Effect of true proportion of population with LA abnormality on estimated ICER in 50-year-olds who have a CHADS₂ score of 0.

FIGURE 26.

Effect of true proportion of population with LA abnormality on estimated ICER in 65-year-olds who have a CHADS₂ score of 0.

FIGURE 27.

Effect of true proportion of population with LA abnormality on estimated ICER in people aged either 50 or 65 years who have a CHADS₂ score of 1.

The figures indicate that, over the range of values considered here, the true prevalence of the LA abnormality could have a significant influence on the ICER in people aged 65 years with a CHADS₂ score of 0, suggesting that identifying the true value of this parameter in these patient populations may be more important than in 50-year-olds or people with a CHADS₂ score of 1. Among people with a CHADS₂ score of 1, it may be more valuable to identify the true value of this parameter in females than in males.

Search strategy

A comprehensive literature search was undertaken across five databases: MEDLINE, EMBASE, Cumulative Index to Nursing and Allied Health Literature (CINAHL), WoS, and Cochrane Database of Systematic Reviews (CDSR).

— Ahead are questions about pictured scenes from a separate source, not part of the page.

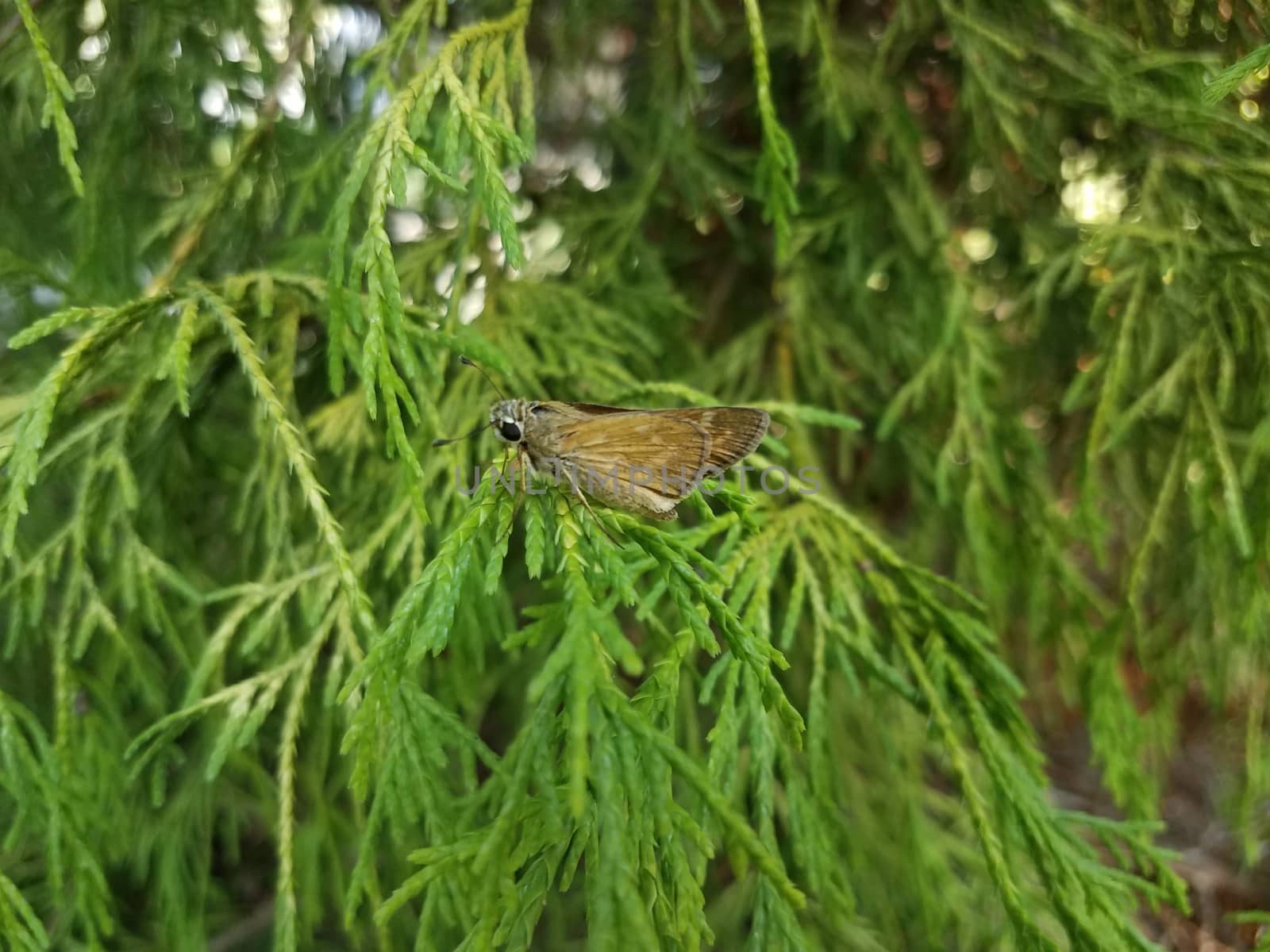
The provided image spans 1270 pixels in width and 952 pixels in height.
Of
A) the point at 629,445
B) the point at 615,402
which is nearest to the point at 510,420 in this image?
the point at 629,445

Details of the full search strategy are provided in Appendix 12.

Inclusion/exclusion criteria

The inclusion criteria for this systematic review were as follows:

• Population Patients with AF.

• Intervention Transthoracic echocardiogram.

• Comparators Conventional therapy.

• Setting Interventions delivered within any geographical jurisdiction.

• Outcomes Cost per QALY.

• Study designs Studies reporting a full economic evaluation, with results expressed in terms of both costs and health outcomes.

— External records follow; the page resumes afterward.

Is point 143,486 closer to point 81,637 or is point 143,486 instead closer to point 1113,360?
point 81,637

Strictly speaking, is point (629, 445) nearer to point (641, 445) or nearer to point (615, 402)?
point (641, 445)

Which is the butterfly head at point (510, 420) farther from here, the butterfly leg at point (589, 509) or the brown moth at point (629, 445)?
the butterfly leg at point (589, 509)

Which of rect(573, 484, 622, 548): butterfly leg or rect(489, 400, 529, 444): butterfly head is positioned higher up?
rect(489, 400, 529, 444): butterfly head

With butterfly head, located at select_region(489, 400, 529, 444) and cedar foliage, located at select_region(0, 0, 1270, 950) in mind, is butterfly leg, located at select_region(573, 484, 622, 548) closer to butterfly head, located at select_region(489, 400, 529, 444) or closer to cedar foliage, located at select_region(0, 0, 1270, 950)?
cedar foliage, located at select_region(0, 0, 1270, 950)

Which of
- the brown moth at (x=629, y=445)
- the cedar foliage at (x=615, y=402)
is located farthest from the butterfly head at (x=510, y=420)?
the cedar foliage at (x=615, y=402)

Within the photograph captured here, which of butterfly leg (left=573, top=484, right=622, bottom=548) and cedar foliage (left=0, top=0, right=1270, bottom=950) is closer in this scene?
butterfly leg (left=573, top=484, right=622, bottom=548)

Studies were excluded from this review if:

• the patients suffered from cardiac problems other than AF

• the intervention was not transthoracic echocardiogram

• they reported only costs or outcomes

• they were not of full economic evaluation, such as cost-minimisation analysis

• they were not published papers, such as editorials, commentaries and letters

• they were not published in the English language.

All of the potentially relevant citations were imported to Reference Manager Software, version 12 (Thomson ResearchSoft, San Francisco, CA, USA) and duplicates were removed. The titles and abstracts of the unique studies were then screened according to the predetermined inclusion criteria as outlined above. Any disagreements concerning possible inclusion of papers were resolved by discussion among the researchers of the team, or through retrieval and subsequent examination of the full study publication. Full papers of all the potentially relevant citations were retrieved for an in-depth assessment concerning study inclusion in the review.

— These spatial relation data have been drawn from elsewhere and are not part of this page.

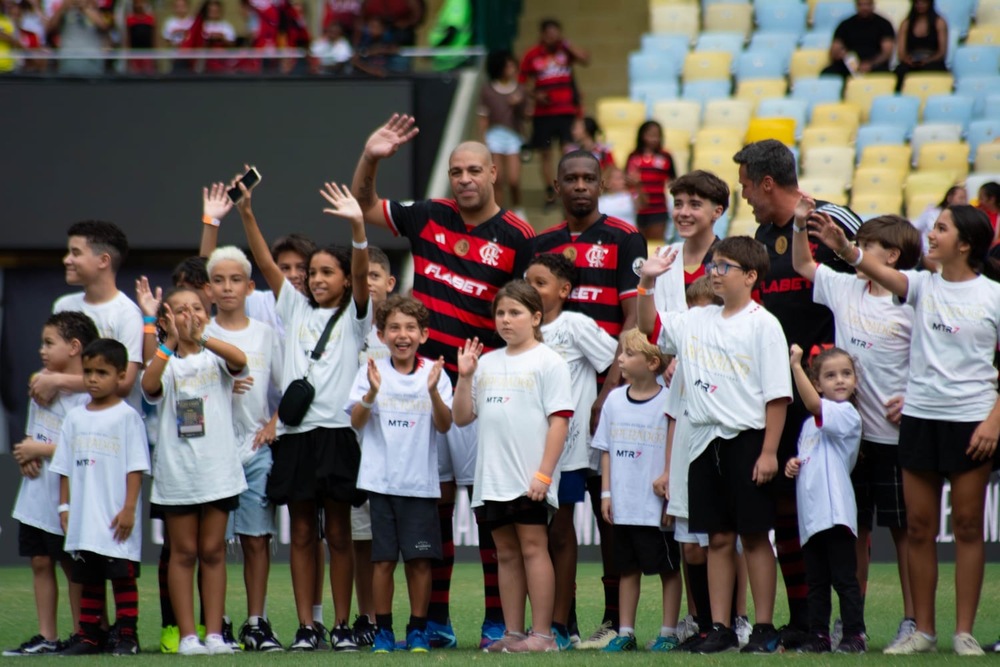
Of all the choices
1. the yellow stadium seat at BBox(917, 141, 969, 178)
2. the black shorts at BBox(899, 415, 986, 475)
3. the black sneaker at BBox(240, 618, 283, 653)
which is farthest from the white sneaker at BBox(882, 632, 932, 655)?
the yellow stadium seat at BBox(917, 141, 969, 178)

Data extraction and evidence synthesis

Data concerning the characteristics of the population, interventions, comparators, outcomes, study location, time horizon, costs, outcomes and the perspective of the evaluations undertaken were extracted from the included study. These were then tabulated and discussed in a narrative manner.

Number of studies identified and included

In total, 1038 studies were identified through the systematic searches. Following the removal of duplicate citations, 881 unique studies were retrieved. Of these, 43 potentially relevant citations were retrieved for a more detailed inspection. Further, 26 studies were excluded and 17 studies were retrieved for double screening. After double screening, 17 studies were excluded as they failed to satisfy one or more of the inclusion criteria.